One well know example is John Newton, who went from being a slave trader to giving us his story in the song, "Amazing Grace."
Cultures are changed one heart at a time.
Cultural transformation.
The late Dr. D. James Kennedy wrote in his book, "What If Jesus Had Never Been Born?"
"Life [in Rome] was expendable prior to Christianity's influence...In those days abortion was rampant. Abandonment was commonplace; It was common for infirm babies or unwanted little ones to be taken out into the forest or the mountainside, to be consumed by wild animals or to starve..They often abandoned female babies because women were considered inferior" (pp-11).
The Romans promoted brutal gladiatorial contests where thousands of slaves, condemned criminals and prisoners of war mauled and slaughtered each other for the amusement of the Romans.
Roman authors wrote openly of the rampant homosexuality among Romans and Greeks, particularly men with boys.
Women were relegated to a low status in society, where they received little to no schooling, could not speak in public and were considered "property" of their husbands.
As biblical Christianity spread, pagan practices were confronted by biblical Truth, people's lives were transformed, and the culture began to change. The status of women changed. The importance of family was significantly elevated. The brutal gladiator events were canceled. Historian Christopher Dawson writes, "This marked the beginning of a new era in world history."
Christianity's impact was not only limited to the West.
The influence of the Bible and its teachings abolished "suttee" in India---the practice of burning widows on the funeral pyre of the husband. It stopped the killing of wives when tribal chiefs died in Africa, it greatly reduced cannibalism and helped to end the global slave trade in the 1800s.
Christianity is often blamed in today's culture for impeding science with "superstition," yet it is Christians who advocated for science because they believed it was the discovery of God's Creation.
Dr. Rodney Stark, a professor of sociology and comparative religions writes, "The leading scientific figures in the sixteenth and seventeenth centuries overwhelmingly were devout Christians who believed it was their duty to comprehend God's handiwork."

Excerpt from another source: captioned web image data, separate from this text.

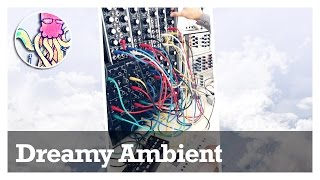 dreamy ambient music w 5u modular synth op 1 ttnm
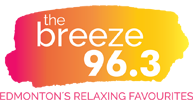 The Breeze 96.3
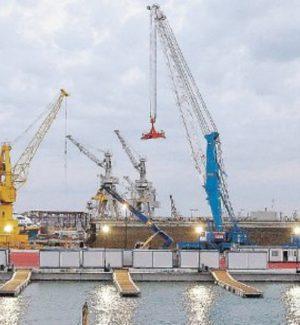 Il porto di Trapani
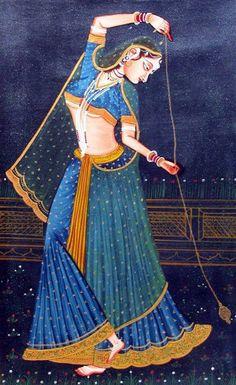 Rajasthani Miniature Paintings, Rajasthani Painting, Mughal Paintings, Indian Art Paintings, Paintings Online, Traditional Paintings, Traditional Art, India Art, Silk Painting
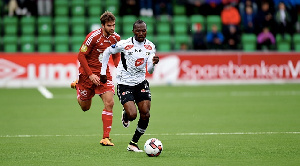 Gilbert Koomson in action for his side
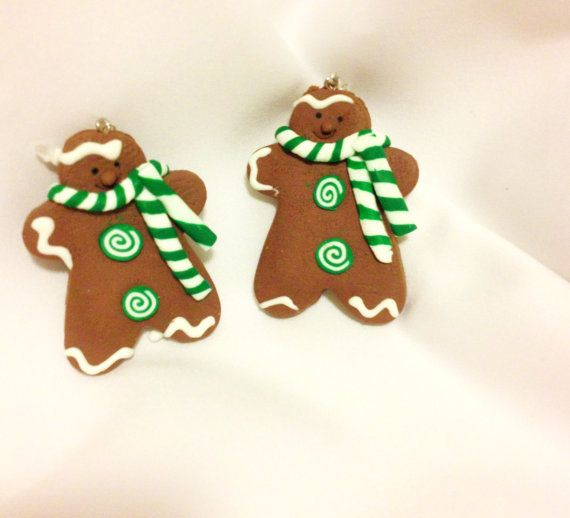 Gingerbread Man Cookie Earrings   Christmas Baking     by junquete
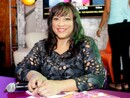 Jackee Harry Net Worth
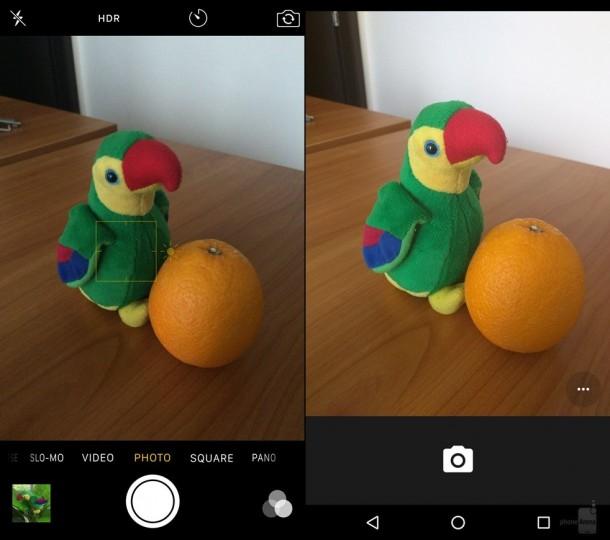 iOS-9-vs-Android-6.0-Marshmallow (9)
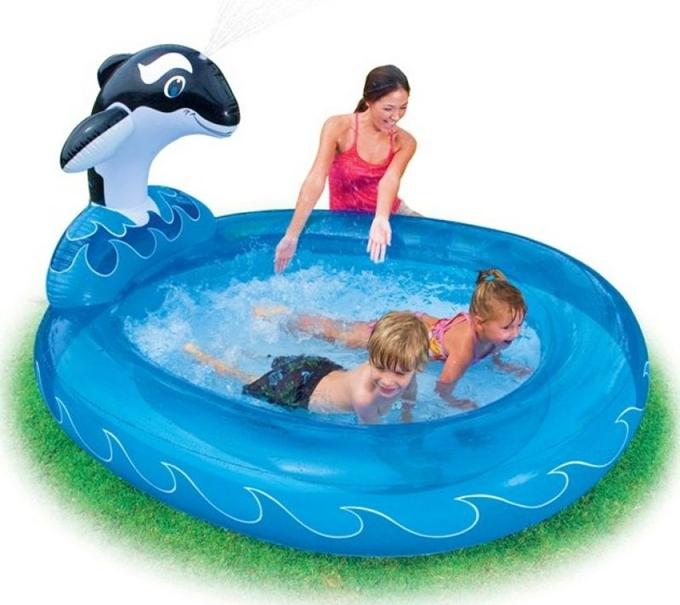 Piscina piscine orca 203x157x107 per da bambini bambino intex 57436 gonfiabile ebay - Piscine x bambini ...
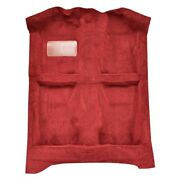 For Plymouth Horizon 88-90 Carpet Essex Replacement Molded Maroon Complete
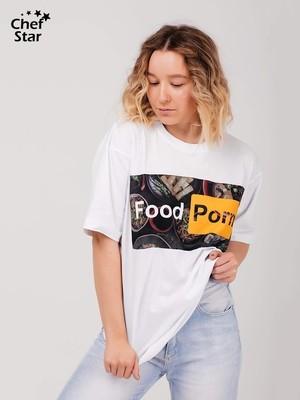 Футболка Food Porn (Фуд порн), Chef Star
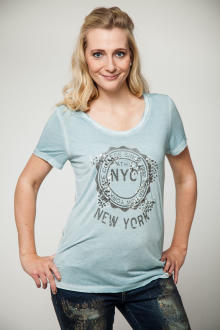Key Largo Damen T-Shirt WT COLLEGE round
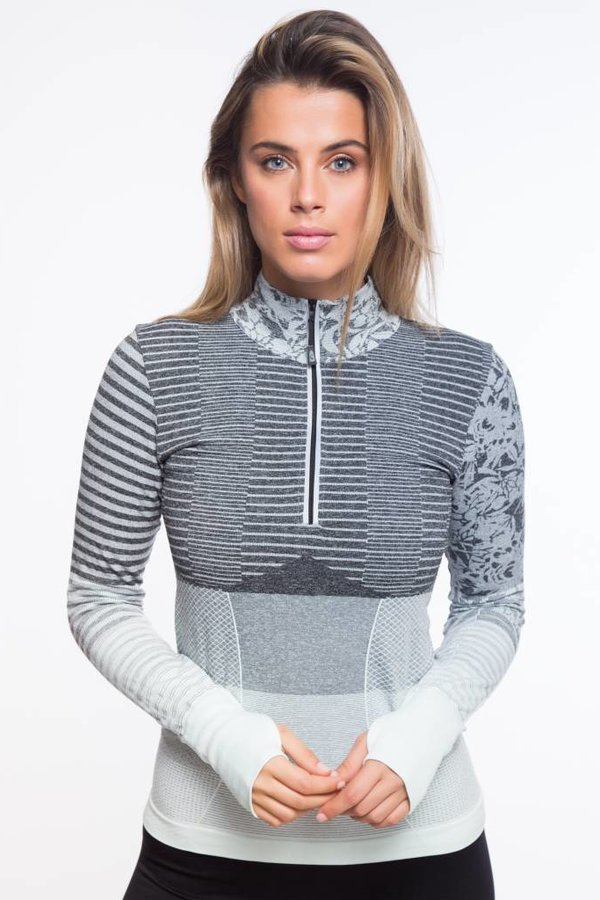 CLIMAWEAR Vitality Quarter Zip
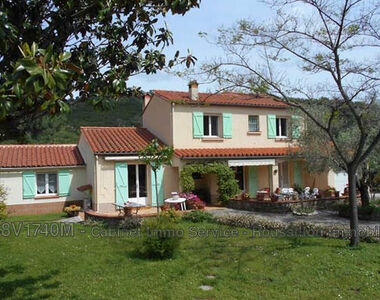 Sale House 6 rooms 194m² Reynès (66400) - photo
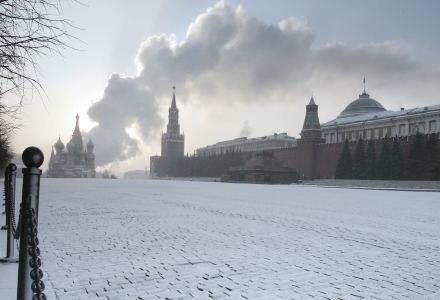 Wirus, który Rosji się kłania /materiały prasowe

The charity encouraged in Luke 10: 30-37 eventually blossomed into hospitals, orphanages, homes for the elderly and care for the poor, the hungry, and the homeless.
It's a fact that civilization itself was transformed as one religion spread across the globe, impacting every culture it touched, because biblical Christianity first and foremost changes the heart.
What if, say, 60-80 million evangelicals got up every morning---perhaps this morning--- with the idea that they were going to "swing for the fence" to spread the gospel today? What if we approached every day with the idea of "giving" in regard to our resources?
Sounds great, but I don't have $47 billion in an endowment.
Neither did the little boy at one of Jesus' rallies. It's surprising what a few loaves and fishes can turn into.
Be Informed. Be Inspired. Be Faithful. Be Fruitful. Be Prayerful. Be Led.